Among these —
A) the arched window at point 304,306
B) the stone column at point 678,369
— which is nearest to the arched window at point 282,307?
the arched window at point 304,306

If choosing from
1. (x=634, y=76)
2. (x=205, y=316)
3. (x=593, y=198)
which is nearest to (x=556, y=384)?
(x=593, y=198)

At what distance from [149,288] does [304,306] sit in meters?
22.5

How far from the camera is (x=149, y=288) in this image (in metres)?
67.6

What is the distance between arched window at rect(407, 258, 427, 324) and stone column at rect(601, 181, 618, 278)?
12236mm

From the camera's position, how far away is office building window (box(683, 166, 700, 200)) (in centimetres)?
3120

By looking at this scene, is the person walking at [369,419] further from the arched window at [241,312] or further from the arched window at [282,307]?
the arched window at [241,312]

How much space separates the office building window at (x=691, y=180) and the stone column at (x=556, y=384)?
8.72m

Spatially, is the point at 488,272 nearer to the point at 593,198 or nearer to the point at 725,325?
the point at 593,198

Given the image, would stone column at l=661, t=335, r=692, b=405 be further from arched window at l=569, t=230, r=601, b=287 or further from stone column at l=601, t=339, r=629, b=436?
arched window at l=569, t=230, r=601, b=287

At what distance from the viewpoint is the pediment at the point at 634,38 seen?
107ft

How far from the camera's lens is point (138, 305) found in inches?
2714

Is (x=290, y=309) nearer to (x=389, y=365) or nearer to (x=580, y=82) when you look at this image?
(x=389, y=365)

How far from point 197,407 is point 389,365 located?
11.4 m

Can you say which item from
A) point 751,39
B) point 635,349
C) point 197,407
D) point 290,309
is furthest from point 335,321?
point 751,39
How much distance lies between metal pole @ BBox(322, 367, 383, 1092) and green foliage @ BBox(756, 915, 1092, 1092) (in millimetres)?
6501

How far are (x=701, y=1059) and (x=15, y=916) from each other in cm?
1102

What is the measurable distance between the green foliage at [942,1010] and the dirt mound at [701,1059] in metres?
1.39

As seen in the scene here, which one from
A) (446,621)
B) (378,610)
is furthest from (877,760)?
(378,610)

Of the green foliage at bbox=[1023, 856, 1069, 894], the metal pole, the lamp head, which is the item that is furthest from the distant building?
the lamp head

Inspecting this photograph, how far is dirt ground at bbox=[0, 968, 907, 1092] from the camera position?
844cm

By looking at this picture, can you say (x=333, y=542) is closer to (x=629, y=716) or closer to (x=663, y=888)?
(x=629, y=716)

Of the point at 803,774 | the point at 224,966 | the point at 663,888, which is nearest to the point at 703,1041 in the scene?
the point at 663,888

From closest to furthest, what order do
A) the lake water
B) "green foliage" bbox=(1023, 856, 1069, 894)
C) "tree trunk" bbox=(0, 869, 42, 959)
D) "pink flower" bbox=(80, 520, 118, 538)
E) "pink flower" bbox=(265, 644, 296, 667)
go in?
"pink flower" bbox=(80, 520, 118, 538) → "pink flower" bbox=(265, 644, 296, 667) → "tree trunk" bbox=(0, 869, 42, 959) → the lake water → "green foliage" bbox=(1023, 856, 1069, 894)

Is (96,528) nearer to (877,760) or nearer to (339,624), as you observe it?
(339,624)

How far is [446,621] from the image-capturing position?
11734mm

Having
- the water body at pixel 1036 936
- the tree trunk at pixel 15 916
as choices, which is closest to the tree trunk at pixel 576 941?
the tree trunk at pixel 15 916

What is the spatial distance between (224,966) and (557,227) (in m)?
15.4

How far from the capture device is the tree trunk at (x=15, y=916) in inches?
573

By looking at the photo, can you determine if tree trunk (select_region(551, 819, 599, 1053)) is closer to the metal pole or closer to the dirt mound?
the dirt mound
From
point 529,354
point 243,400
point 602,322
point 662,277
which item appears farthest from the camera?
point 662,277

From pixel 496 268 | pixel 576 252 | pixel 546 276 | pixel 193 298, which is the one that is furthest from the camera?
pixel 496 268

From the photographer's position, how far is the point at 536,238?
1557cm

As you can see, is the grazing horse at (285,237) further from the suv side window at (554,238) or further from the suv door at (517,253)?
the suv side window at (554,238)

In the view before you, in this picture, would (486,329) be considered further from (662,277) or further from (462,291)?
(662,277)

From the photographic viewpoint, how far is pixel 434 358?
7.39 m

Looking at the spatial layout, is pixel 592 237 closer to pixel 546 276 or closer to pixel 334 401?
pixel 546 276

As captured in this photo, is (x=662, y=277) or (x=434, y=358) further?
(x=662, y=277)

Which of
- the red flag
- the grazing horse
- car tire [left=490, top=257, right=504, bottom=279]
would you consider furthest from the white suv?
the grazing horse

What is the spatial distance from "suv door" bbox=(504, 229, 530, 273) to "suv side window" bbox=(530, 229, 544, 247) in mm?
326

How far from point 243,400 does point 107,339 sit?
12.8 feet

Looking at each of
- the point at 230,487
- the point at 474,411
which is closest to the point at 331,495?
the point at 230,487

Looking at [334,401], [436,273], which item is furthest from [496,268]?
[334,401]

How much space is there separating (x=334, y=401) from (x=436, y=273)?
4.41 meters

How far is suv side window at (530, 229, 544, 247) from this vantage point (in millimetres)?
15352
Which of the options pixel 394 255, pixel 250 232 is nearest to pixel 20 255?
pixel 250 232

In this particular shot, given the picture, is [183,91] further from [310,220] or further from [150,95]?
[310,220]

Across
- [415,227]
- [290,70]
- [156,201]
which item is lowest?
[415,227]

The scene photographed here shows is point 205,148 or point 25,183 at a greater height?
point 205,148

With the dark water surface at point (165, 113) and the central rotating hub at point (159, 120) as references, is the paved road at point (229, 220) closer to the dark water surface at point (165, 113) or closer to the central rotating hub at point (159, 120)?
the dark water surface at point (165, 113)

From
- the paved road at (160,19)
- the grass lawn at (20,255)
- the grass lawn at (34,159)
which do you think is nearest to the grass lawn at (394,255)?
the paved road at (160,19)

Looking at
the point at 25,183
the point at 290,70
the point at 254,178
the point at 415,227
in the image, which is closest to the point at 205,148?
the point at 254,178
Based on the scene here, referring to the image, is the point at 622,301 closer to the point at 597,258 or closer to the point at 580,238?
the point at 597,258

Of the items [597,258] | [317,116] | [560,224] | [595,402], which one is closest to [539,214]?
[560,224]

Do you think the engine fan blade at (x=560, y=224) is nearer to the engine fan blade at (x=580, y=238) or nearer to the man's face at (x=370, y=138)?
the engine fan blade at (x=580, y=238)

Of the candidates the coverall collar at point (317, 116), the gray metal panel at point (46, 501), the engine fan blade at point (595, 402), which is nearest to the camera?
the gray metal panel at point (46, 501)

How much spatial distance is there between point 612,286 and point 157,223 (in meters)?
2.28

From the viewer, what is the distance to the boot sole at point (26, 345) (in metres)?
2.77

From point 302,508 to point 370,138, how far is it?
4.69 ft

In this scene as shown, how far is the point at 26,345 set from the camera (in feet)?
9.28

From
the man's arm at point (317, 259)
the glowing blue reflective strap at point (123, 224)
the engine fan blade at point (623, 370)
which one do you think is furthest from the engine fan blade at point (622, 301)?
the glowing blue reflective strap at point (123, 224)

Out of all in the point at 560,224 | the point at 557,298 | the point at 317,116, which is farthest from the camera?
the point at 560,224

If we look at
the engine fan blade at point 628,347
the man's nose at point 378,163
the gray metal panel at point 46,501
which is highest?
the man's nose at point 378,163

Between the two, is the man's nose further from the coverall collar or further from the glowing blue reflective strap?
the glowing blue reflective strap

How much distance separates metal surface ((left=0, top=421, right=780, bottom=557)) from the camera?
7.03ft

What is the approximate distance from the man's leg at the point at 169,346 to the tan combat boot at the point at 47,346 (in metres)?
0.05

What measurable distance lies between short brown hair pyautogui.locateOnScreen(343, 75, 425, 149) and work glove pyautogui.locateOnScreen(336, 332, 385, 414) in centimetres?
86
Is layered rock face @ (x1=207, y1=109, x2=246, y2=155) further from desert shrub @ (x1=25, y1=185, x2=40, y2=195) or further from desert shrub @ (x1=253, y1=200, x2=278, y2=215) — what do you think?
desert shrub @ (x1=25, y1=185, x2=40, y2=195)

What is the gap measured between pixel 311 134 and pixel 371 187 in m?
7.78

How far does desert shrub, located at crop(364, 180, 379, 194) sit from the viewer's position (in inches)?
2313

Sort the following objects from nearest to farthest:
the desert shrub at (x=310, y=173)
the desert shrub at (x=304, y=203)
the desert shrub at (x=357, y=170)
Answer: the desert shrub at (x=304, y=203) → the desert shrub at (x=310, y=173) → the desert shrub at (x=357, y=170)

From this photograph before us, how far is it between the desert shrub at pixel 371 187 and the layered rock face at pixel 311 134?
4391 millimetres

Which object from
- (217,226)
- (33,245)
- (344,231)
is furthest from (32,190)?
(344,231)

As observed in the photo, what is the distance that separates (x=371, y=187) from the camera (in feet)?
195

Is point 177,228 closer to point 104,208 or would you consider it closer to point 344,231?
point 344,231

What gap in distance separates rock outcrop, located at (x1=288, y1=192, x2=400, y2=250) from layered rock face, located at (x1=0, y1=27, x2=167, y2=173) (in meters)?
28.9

☆ ☆ ☆ ☆ ☆

Copy out the records above exactly, beginning with the line that contains "From the viewer, what" and continuing through the line that contains "Answer: the desert", with both of those lines included.

From the viewer, what is the distance to the boot sole at point (26, 345) (in metres)?
2.77

From point 302,508 to point 370,138, how far is it?
4.69 ft

In this scene as shown, how far is the point at 26,345 set from the camera (in feet)?
9.28

From
the man's arm at point (317, 259)
the glowing blue reflective strap at point (123, 224)
the engine fan blade at point (623, 370)
which one do you think is furthest from the engine fan blade at point (622, 301)?
the glowing blue reflective strap at point (123, 224)

Out of all in the point at 560,224 | the point at 557,298 | the point at 317,116, which is farthest from the camera?
the point at 560,224

If we look at
the engine fan blade at point 628,347
the man's nose at point 378,163
the gray metal panel at point 46,501
which is highest?
the man's nose at point 378,163

Between the two, is the man's nose further from the coverall collar or further from the glowing blue reflective strap?
the glowing blue reflective strap

How much distance separates metal surface ((left=0, top=421, right=780, bottom=557)) from the camera?
7.03ft

What is the approximate distance from the man's leg at the point at 169,346 to the tan combat boot at the point at 47,346 (in metres)?
0.05

What measurable distance lies between short brown hair pyautogui.locateOnScreen(343, 75, 425, 149) and work glove pyautogui.locateOnScreen(336, 332, 385, 414) in centimetres?
86
Is layered rock face @ (x1=207, y1=109, x2=246, y2=155) further from desert shrub @ (x1=25, y1=185, x2=40, y2=195) or further from desert shrub @ (x1=253, y1=200, x2=278, y2=215) — what do you think?
desert shrub @ (x1=25, y1=185, x2=40, y2=195)

What is the gap measured between pixel 311 134 and pixel 371 187 in m?
7.78

How far does desert shrub, located at crop(364, 180, 379, 194) sit from the viewer's position (in inches)?
2313

Sort the following objects from nearest to farthest:
the desert shrub at (x=310, y=173)
the desert shrub at (x=304, y=203)
the desert shrub at (x=357, y=170)
Answer: the desert shrub at (x=304, y=203) → the desert shrub at (x=310, y=173) → the desert shrub at (x=357, y=170)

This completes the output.